9. Stainless steel with a transparent colored coating, wherein the stainless steel surface has a transparent colored glass-ceramic coating that contains inorganic color pigments, wherein the coating covers the stainless steel surface with inorganic, non-transparent color pigments in such a way that the coating retains a degree of transparency at which the stainless steel surface underlying the coating remains visible.

10. Stainless steel with a transparent colored coating as claimed in claim 9, wherein the inorganic color pigments have a diameter of 500 to 1,500 nm.
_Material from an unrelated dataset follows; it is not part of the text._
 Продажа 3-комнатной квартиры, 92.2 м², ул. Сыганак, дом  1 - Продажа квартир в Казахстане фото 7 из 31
11. Stainless steel with a transparent colored coating as claimed in claim 9, wherein the glass-ceramic coating has a thickness of 0.5-5.0 μm.

12. Stainless steel with a transparent colored coating as claimed in claim 9, wherein the inorganic color pigments have a maximum diameter of 1 μm.
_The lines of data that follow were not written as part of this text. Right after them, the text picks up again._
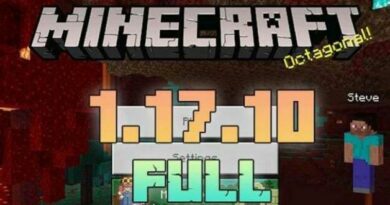 Download Minecraft 1.17.10 2024: Panduan Lengkap untuk Petualangan Klasik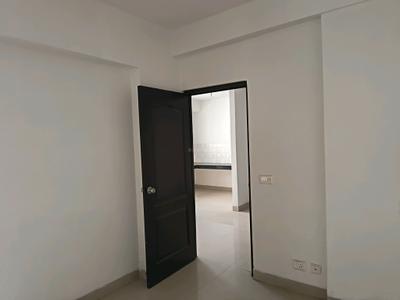 Bedroom Image of 840 Sq.ft 2 BHK Apartment / Flat for sale in Aditya Urban Homes Phase 1A, Bamheta Village Ghaziabad for Rs. 4890000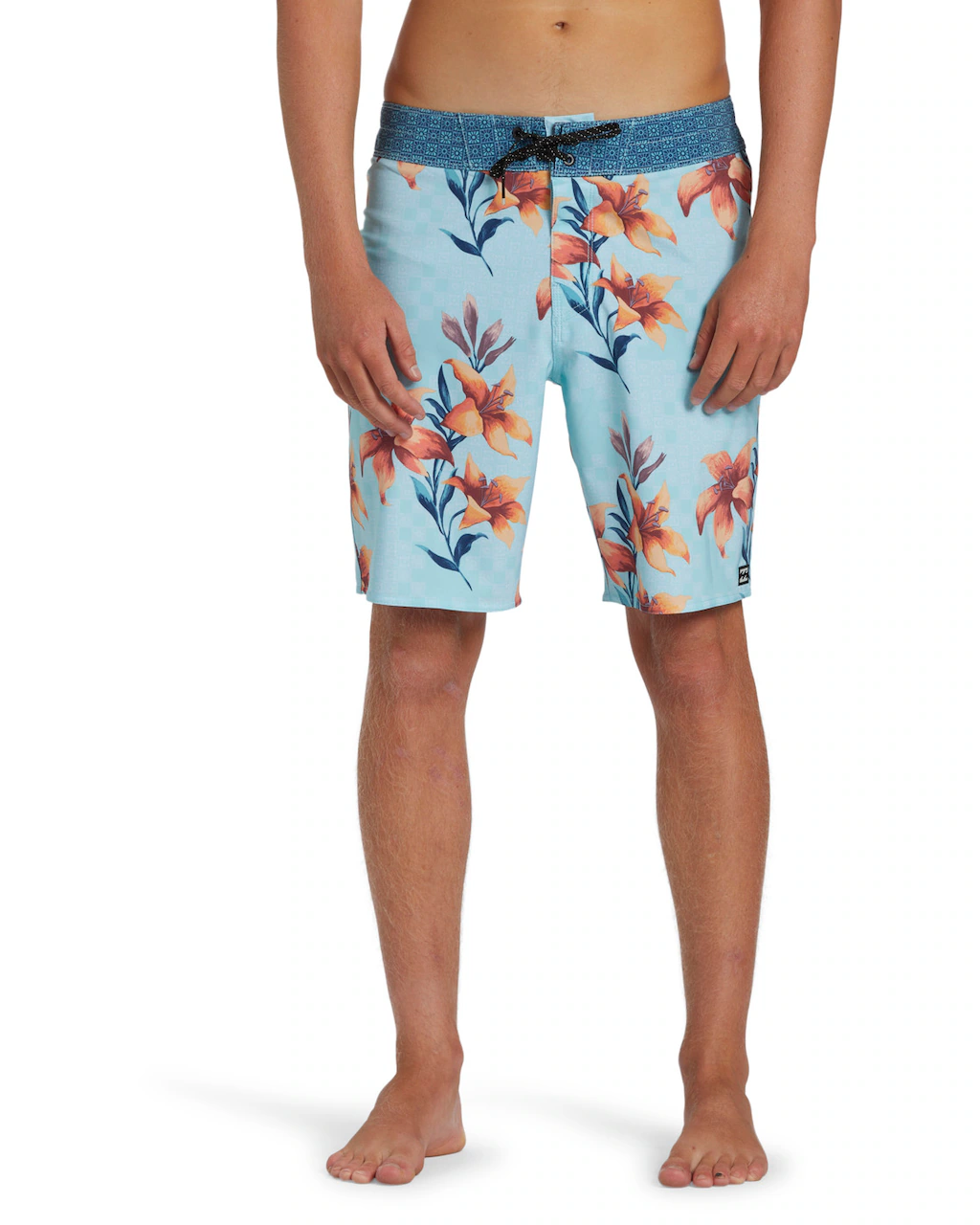 Billabong Boardshorts "Sundays Pro 19"" günstig online kaufen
13. Stainless steel with a transparent colored coating as claimed in claim 9, wherein the colored stainless steel surface has a metallic luster and a structure that are determined by the luster and structure of the stainless steel surface arranged under the colored glass-ceramic coating.

14. Stainless steel with a transparent colored coating as claimed in claim 9, wherein a passive layer is arranged under the glass-ceramic coating, wherein the passive layer contains chromium oxide, and wherein the ratio of chromium oxide to iron oxide in the passive layer is preferably greater than 4:1.

15. Transparent color-colored stainless steel surface obtained by the method of claim 1.

16. Method as claimed in claim 8, wherein the silica sol based on silanes that are dissolved in solvents contains one or a plurality of further sol-forming elements selected from the group consisting of composed of Al, Ti, Zr, Mg, Ca and Zn, wherein these elements replace the Si atoms in the colloidal structures.

17. Method as claimed in claim 2, wherein the glass-ceramic coating has a thickness of 0.5-5.0 μm; the aqueous solution in step (ii) comprises a hydroxycarboxylic acid, a phosphonic acid, and a nitroaryl or nitroalkylsulfonic acid or salts thereof; the sol-gel coating of step (iii) is applied by spreading, spraying, or rolling and the thermal curing is carried out at a temperature of less than 300° C.

18. Method as claimed in claim 17, wherein the thermal curing is carried out at a temperature in the range of 200° C. to 300° C.

19. Method as claimed in claim 17, wherein the sol-gel is a silica sol based on silanes that are dissolved in solvents, wherein the silica sol also contains one or a plurality of further sol-forming elements, and preferably one or a plurality of elements selected from the group consisting of Al, Ti, Zr, Mg, Ca and Zn, wherein these elements replace the Si atoms in the colloidal structures.